The authors list various ways that pattern recognition aided in the survival of early humans: zebra stampedes signal predators, dark clouds signal rain, and some foods are edible while others are poisonous. But not all apparent patterns are meaningful—many odd-seeming sequences of events are mere coincidences. The book itself is a critique of those who find such “phantom patterns” in spurious correlations. And we may wonder whether our eye for patterns has become a liability, or even a hindrance to finding truth.
But pattern recognition is not merely a human instinct; it is also a humane instinct. Entire schools of art—Cubism, for example, or Symbolism—rely on this capacity to communicate meaning and evoke emotion. Indeed, the “Golden Ratio,” thought to pick out universally aesthetically appealing objects, is itself a pattern: every number in the Fibonacci sequence, after the second, is the sum of the previous two. Literature often makes exquisite use of patterns to communicate indirectly. For Vladimir Nabokov, the writing process was a matter of puzzle making: “The pattern of the thing precedes the thing. I fill in the crossword at any spot I happen to choose.” We shiver over the briefness of an hour whenever Big Ben chimes in Mrs.
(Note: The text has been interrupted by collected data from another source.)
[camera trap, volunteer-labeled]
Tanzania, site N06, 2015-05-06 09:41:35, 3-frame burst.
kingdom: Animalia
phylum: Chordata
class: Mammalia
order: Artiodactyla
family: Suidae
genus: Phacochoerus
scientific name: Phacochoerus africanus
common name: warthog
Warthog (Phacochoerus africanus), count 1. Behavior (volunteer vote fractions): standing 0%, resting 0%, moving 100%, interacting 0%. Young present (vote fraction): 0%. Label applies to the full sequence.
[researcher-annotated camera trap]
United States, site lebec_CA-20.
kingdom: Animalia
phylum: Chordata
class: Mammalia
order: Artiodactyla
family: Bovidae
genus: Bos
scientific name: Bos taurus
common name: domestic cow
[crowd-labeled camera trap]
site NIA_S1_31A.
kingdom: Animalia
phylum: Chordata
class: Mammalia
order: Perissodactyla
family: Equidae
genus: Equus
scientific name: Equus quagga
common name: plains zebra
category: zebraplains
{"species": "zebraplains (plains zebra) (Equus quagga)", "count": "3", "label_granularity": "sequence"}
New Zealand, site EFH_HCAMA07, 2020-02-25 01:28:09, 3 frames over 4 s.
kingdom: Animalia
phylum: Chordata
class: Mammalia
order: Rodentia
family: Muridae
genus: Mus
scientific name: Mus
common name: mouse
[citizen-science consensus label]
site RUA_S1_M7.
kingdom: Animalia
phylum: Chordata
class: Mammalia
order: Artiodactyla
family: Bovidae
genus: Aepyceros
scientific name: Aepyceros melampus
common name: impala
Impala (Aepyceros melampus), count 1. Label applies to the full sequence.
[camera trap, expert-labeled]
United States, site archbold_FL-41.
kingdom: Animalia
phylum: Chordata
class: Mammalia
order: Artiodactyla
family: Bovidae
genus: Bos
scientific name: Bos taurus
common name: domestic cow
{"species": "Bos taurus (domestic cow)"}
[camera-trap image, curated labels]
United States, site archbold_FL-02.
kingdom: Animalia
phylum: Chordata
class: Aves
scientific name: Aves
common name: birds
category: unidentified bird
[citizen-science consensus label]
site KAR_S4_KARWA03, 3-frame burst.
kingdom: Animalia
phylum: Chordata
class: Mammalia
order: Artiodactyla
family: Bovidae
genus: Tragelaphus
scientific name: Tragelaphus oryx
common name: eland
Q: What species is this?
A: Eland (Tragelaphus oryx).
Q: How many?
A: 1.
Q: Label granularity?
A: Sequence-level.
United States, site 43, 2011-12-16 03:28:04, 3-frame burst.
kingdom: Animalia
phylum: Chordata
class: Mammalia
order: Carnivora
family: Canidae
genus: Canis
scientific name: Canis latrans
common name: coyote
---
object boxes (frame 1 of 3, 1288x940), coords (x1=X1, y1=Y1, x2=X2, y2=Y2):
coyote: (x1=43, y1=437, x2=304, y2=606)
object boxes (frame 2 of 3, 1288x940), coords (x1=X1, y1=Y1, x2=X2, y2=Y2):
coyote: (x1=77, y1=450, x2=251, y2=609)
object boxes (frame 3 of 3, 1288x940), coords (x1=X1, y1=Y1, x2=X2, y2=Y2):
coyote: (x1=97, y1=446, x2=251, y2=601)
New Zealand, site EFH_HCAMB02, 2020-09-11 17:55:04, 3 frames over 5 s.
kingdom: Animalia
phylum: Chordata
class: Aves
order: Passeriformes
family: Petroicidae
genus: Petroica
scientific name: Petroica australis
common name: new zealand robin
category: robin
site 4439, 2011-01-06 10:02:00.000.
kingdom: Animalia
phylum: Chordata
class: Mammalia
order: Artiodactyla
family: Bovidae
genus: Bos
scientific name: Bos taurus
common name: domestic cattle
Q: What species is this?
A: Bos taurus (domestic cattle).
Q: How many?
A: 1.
Dalloway. Our chests become hollow at the weightlessness of death with each iteration of Vonnegut’s “so it goes.”
For believers, religious life is animated by the faith that there is a higher reality beyond the world we know. In traditional Christianity, Judaism and Islam, as well as many other non-Western religions, signs and wonders sometimes offer glimpses behind the curtain. Ceremonial practice is often the conduit for these patterns of experience. A Catholic crosses himself to receive the Eucharist and experiences the real presence of Christ. In preparing the Seder, a Jewish family becomes connected with the liberation of the Exodus. When I meditate on T. S. Eliot’s “Ash Wednesday,” my “lost heart stiffens and rejoices” every time. My own experience tells me that sometimes the religious life consists solely in these patterns, patterns that we cling to for meaning, in hope, when all awareness of the transcendent has abandoned us.
Around 3000 B.C.E., in ancient Mesopotamia, someone wrote down on clay tablets the patterns they had found in the stars. Millennia later, these same constellations appear in the astrological studies of ancient Greece. Even later, in the Book of Revelation, John of Patmos utilizes some of the same constellations to communicate a cryptic message to the early Church about their divine destiny. Like the night sky itself, how dark and cold would our ideas of our ancestors be, were it not for these pinpricks of connection beaming down like extended arms of understanding? I see a bear, a crab—yes, of course, you see them too! There is little, I think, more deeply human than these humane uses of what may be called an “instinct” but could also be called a great gift.
Finding “phantom patterns” is to be expected given ordinary human fallibility and the difficulty of enduring unexplainable suffering. We long for the answers these patterns seem to hint at. But living in a society that incentivizes manipulating this instinct into its darkest possible form requires an incredibly discerning response. I am not quite sure I know what this response should be. Maybe it requires training our eye for patterns toward the understanding of human life and human good, preventing it from fixating on perceived dangers to ourselves or looking for who to blame. The challenge is to remain precisely and virtuously humane. Too little vigilance and we become “human, all too human”—irrational and impulse-driven to the point of delusion. But neither should we defensively make our thinking so sterile that, as we watch the stars, we miss Orion.